I’ve always remembered a particular shampoo commercial that we studied in one of my college classes. The screen keeps filling up with more and more people’s faces and the voiceover artist says, “And they’ll tell two friends. And they’ll tell two friends. And so on and so on.”
Every Pitch is Important
I remember this whenever I’m pitching companies. I think, “Even if I don’t get this contract, perhaps they’ll tell their colleagues about me. Or maybe they’ll keep me in mind the next time a project comes up.” Either way, I know that I’m not just pitching the people in that room. In a very real way, I’m pitching everyone they know.
Real Life Pitch
A recent experience reminded me of this lesson. Two companies pitched their services to a board that I serve on.

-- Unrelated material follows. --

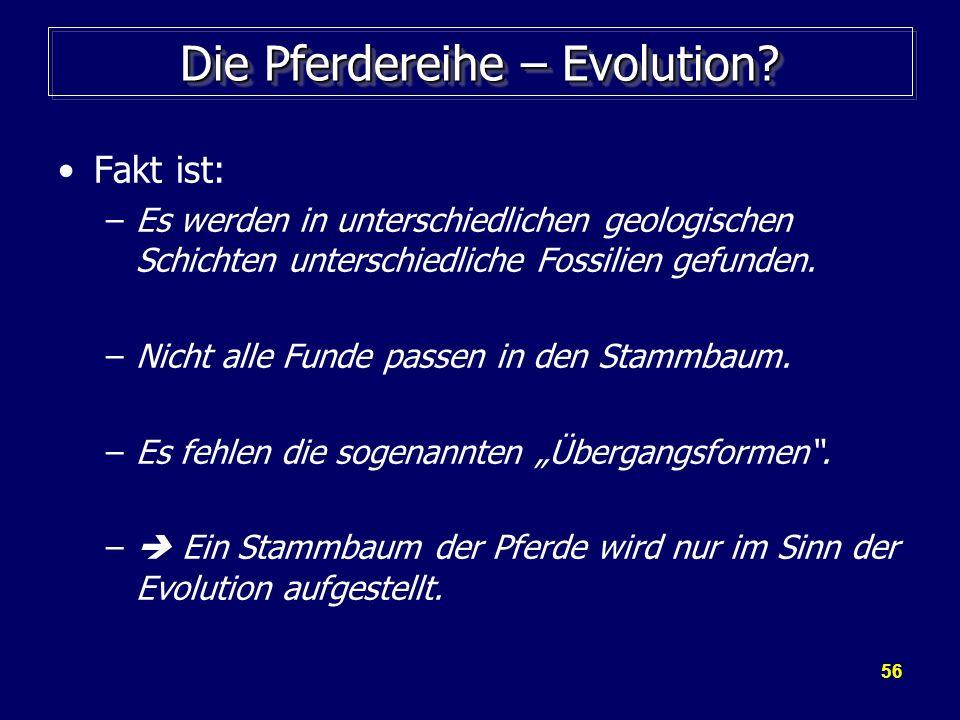 56 Die Pferdereihe – Evolution? Fakt ist: –Es werden in unterschiedlichen geologischen Schichten unterschiedliche Fossilien gefunden. –Nicht alle Fund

The first company’s presentation was scattered at best. The presenters were “creative” types, who do great work, but their laptop wasn’t compatible with the projector system. We waited 10-15 minutes for them to troubleshoot with one of our laptops. Not only did they not have a backup plan, but it soon became clear that they didn’t really have a game plan either. They were just “winging it.” And while they ad libbed well about their work and their creative process, they didn’t field questions very well.

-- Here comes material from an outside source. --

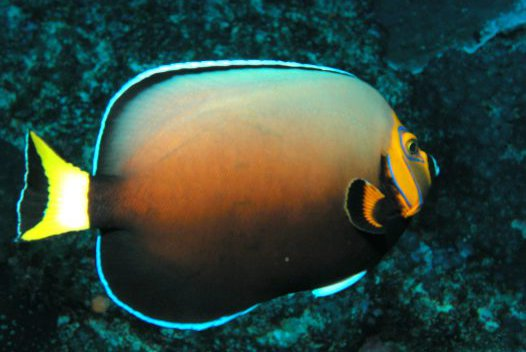 Conspicuous Angelfish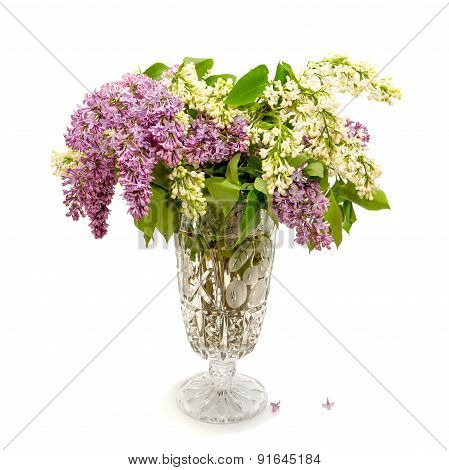 Bouquet Of Violet And White Lilac Flowers In Crystal Flower Pot On White Background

The second company was more organized, but they delivered a “canned” presentation. It was clearly their “fill in the blank” presentation with a couple of minor tweaks. Three out of the four people presenting were reading off of the slides. Two of them never made eye contact with anyone in the room. One person– a founder of the company– was “phoning” it in. He looked like he’d much rather be somewhere else. To add insult to injury– he got the name of the organization wrong, even though it was written on the slide he was reading. (No, he didn’t correct himself.)
When the presentations were over, I thought, “Even if you didn’t really want this group’s business, wouldn’t you have put forth more effort?” Every person on that board knows people. They will all tell people about those companies and their lack of preparation and effort. Similarly, a good presentation would have earned each company a ton of goodwill and possible referrals.
Instead they both did a lackluster job. And I can assure you that I’ve already told two friends, who will tell two friends… and so on and so on..
Repeat after me: Every Pitch Is Important!